▶ **Problem statement**: Below are records; extract exactly the lines from the one containing "When looking at" through the last, both included, and keep the pictures out.

Spatial question entries:
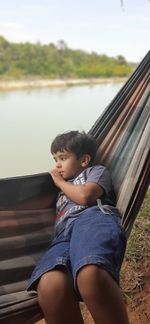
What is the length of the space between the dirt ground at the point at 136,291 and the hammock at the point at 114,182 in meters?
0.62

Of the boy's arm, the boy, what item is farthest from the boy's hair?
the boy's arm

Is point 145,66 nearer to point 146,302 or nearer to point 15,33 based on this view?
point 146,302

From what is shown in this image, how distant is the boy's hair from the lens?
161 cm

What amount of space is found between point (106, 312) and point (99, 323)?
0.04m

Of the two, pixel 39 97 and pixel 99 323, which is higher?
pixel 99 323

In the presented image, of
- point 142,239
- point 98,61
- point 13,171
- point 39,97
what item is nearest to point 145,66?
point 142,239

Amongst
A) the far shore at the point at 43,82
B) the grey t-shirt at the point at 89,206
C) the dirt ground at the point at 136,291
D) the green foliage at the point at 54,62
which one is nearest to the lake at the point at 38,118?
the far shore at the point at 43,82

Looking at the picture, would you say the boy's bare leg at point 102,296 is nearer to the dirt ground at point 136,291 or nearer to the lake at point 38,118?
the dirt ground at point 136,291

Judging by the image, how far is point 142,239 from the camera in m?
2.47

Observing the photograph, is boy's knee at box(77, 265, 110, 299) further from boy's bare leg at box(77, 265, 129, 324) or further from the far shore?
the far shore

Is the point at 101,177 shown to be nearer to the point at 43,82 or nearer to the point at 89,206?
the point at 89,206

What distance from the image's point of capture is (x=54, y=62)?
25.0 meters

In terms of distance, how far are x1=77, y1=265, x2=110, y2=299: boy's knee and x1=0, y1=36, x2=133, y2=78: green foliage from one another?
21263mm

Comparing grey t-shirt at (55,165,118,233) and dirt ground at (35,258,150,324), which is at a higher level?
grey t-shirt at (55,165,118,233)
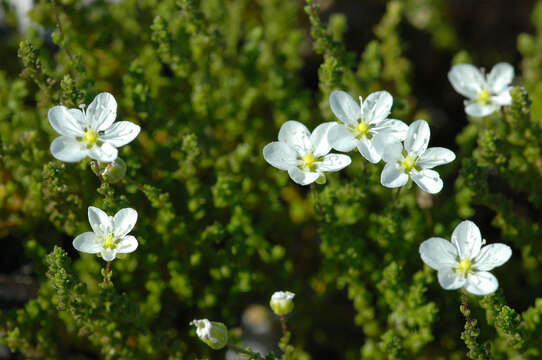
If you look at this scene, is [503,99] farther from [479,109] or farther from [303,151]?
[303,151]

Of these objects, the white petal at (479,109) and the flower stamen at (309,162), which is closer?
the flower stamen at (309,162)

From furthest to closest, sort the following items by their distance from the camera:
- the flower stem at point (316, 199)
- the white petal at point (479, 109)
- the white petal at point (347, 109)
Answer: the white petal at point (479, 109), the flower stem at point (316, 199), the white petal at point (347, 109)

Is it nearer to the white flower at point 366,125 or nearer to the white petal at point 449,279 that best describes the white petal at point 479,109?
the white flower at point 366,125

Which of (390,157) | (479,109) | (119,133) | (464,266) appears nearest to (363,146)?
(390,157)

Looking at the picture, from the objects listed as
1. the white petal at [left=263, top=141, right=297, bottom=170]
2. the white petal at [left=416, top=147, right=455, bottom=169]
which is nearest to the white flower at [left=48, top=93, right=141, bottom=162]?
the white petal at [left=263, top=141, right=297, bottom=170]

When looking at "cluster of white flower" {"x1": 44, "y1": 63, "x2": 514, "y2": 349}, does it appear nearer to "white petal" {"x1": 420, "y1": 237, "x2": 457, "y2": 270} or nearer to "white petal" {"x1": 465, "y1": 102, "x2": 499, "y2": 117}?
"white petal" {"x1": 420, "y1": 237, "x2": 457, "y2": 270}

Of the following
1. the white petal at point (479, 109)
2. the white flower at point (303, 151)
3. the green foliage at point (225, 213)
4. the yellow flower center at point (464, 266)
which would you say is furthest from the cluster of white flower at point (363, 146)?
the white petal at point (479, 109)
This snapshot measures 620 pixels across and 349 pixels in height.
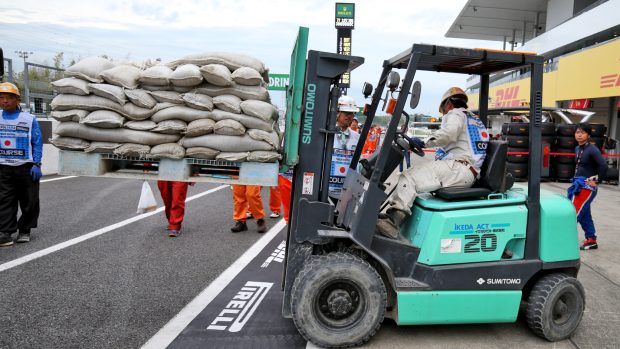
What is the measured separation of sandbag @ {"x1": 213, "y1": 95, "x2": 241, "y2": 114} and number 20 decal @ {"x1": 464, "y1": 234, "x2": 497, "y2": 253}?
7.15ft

▶ **Task answer**:
When looking at "cluster of white flower" {"x1": 44, "y1": 63, "x2": 514, "y2": 349}, does it appear nearer to "white petal" {"x1": 420, "y1": 237, "x2": 457, "y2": 270} or nearer to "white petal" {"x1": 465, "y1": 102, "x2": 499, "y2": 117}?
"white petal" {"x1": 420, "y1": 237, "x2": 457, "y2": 270}

Of the following
1. the white petal at point (479, 109)
2. the white flower at point (303, 151)
3. the green foliage at point (225, 213)
4. the yellow flower center at point (464, 266)
which would you say is furthest from the cluster of white flower at point (363, 146)?
the white petal at point (479, 109)
This snapshot measures 620 pixels across and 349 pixels in height.
What is the measured separation of sandbag @ {"x1": 213, "y1": 95, "x2": 241, "y2": 114} and number 20 decal @ {"x1": 464, "y1": 234, "x2": 497, "y2": 253}?
7.15ft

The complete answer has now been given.